**TASK PROMPT:** Please copy out, word for word, the rows below from the line with "As shown in this photograph, of the choices" up to and including the final line of the rows, and nothing else.

**GIVEN DATA:**
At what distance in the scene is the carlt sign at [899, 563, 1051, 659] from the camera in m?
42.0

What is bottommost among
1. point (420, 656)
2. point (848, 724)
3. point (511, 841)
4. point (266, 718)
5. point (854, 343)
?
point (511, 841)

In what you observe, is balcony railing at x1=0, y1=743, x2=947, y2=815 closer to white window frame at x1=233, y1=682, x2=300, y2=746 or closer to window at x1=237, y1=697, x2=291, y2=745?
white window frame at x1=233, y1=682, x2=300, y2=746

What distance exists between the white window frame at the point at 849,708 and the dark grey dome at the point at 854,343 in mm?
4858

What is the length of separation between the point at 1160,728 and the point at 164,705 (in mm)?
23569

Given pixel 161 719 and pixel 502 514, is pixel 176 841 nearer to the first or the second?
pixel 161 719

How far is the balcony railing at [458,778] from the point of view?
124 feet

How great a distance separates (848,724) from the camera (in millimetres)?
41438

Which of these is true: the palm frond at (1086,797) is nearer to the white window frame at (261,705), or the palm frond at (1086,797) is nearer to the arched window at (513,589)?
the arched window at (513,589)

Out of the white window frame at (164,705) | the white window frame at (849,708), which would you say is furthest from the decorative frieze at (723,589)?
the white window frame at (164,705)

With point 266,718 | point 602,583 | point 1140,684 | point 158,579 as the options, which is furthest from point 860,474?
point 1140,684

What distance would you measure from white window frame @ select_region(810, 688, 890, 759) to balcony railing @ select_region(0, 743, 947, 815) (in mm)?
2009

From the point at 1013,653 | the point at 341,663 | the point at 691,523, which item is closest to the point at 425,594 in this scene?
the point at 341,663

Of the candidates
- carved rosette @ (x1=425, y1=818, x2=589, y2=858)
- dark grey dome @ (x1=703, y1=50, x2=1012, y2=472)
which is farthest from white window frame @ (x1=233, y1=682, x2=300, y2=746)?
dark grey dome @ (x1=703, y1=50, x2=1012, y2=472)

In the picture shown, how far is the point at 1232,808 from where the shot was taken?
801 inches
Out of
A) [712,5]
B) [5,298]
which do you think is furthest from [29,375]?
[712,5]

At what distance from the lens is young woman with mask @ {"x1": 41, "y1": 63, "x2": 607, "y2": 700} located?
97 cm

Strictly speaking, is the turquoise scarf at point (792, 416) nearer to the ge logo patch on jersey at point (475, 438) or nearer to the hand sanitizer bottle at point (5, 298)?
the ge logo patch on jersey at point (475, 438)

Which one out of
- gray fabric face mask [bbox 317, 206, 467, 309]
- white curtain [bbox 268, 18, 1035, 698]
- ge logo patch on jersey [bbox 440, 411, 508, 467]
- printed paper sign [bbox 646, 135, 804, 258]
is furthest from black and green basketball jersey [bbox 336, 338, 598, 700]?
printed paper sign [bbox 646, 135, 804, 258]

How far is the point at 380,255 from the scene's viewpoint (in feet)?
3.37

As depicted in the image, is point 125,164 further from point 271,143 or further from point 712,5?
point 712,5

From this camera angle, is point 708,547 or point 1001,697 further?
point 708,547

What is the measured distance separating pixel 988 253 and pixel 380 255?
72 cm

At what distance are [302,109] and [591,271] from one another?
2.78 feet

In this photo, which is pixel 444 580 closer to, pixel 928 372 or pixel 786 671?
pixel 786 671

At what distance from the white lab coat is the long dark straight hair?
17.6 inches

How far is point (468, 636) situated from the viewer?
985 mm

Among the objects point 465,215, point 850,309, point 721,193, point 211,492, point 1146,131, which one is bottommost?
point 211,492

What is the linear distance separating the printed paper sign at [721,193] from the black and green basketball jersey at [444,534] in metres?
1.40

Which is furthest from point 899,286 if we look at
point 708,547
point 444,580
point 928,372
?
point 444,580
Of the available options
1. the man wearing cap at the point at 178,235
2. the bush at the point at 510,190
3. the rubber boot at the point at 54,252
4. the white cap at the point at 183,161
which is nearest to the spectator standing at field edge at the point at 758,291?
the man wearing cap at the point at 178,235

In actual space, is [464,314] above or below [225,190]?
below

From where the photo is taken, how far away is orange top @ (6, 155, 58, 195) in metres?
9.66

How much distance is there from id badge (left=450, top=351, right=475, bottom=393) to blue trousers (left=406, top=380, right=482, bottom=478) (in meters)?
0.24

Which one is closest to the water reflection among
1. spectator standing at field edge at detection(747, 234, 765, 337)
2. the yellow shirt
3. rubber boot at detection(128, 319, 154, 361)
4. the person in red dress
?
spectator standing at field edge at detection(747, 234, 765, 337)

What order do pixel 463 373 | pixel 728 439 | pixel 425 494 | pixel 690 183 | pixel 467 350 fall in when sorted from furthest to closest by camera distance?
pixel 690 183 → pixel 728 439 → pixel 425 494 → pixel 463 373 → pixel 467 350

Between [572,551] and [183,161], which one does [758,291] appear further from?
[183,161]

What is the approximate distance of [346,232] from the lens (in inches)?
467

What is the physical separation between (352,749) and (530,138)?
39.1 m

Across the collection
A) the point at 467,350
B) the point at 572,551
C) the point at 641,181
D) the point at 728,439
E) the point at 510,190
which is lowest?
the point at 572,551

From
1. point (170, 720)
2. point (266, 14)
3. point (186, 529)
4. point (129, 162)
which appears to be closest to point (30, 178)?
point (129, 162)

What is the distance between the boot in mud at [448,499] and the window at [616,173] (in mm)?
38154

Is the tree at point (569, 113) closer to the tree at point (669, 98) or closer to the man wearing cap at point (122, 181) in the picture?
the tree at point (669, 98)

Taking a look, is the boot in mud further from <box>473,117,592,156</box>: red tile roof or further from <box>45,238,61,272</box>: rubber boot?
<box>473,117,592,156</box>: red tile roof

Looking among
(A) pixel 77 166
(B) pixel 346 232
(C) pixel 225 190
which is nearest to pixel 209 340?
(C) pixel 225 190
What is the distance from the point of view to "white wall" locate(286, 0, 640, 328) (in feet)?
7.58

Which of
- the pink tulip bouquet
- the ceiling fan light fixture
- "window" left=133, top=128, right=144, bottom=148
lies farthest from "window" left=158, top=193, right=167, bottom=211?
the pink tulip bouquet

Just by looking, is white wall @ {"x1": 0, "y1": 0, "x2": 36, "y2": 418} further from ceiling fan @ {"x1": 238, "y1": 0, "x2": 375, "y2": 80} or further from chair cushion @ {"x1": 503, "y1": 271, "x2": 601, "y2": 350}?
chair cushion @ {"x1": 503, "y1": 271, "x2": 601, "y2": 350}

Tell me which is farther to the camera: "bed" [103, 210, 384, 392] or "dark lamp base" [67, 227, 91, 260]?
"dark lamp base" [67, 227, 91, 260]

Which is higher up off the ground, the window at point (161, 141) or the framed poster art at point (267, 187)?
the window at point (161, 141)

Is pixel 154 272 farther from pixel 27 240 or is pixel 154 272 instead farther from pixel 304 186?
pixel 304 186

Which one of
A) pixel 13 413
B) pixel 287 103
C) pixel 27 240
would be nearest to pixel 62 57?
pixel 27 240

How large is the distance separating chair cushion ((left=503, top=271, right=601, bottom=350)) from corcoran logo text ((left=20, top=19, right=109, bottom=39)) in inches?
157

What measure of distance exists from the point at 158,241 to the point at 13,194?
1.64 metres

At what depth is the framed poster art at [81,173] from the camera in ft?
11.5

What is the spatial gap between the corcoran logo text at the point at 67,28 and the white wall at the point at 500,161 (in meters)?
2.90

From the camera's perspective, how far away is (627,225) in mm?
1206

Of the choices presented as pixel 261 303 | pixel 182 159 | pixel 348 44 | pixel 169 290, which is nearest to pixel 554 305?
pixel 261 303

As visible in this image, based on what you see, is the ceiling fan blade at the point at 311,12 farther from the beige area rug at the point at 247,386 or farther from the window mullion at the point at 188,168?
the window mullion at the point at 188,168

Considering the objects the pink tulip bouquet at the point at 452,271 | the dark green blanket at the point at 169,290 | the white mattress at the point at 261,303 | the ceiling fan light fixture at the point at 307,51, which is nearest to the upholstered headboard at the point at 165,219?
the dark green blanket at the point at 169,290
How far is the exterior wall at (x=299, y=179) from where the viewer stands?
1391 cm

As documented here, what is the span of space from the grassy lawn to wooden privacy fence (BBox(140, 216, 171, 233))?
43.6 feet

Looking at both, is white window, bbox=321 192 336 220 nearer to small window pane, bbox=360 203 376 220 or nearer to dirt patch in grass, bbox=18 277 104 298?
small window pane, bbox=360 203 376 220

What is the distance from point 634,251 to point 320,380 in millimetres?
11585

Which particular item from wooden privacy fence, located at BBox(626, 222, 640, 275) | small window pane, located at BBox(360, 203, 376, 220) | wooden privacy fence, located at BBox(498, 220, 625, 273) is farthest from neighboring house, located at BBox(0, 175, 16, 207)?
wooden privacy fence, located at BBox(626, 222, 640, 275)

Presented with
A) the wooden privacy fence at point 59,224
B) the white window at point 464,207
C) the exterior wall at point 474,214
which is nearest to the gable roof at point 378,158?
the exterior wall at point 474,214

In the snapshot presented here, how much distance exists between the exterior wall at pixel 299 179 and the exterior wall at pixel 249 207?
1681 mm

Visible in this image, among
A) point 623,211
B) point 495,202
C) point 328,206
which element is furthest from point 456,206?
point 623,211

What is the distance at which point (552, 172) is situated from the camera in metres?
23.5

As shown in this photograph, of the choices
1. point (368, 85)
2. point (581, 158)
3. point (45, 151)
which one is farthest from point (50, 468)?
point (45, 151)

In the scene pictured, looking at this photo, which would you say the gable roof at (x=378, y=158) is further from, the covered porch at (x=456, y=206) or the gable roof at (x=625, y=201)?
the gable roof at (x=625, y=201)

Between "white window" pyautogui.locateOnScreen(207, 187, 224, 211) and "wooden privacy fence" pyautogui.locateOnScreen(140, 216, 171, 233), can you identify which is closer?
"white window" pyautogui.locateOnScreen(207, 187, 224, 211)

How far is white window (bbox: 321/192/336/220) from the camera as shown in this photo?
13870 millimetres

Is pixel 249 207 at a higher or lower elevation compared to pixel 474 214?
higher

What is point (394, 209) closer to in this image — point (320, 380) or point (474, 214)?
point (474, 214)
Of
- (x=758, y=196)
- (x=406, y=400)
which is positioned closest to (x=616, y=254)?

**RESPONSE BELOW:**
As shown in this photograph, of the choices
1. point (368, 85)
2. point (581, 158)
3. point (45, 151)
which one is farthest from point (50, 468)?
point (45, 151)

In the scene pictured, looking at this photo, which would you say the gable roof at (x=378, y=158) is further from, the covered porch at (x=456, y=206) or the gable roof at (x=625, y=201)?
the gable roof at (x=625, y=201)

Between "white window" pyautogui.locateOnScreen(207, 187, 224, 211) and "wooden privacy fence" pyautogui.locateOnScreen(140, 216, 171, 233), can you identify which is closer?
"white window" pyautogui.locateOnScreen(207, 187, 224, 211)

How far is white window (bbox: 321/192/336/220) from the camera as shown in this photo?
13870 millimetres

Is pixel 249 207 at a higher or lower elevation compared to pixel 474 214?
higher

What is point (394, 209) closer to in this image — point (320, 380) or point (474, 214)?
point (474, 214)
Of
- (x=758, y=196)
- (x=406, y=400)
which is positioned closest to (x=616, y=254)?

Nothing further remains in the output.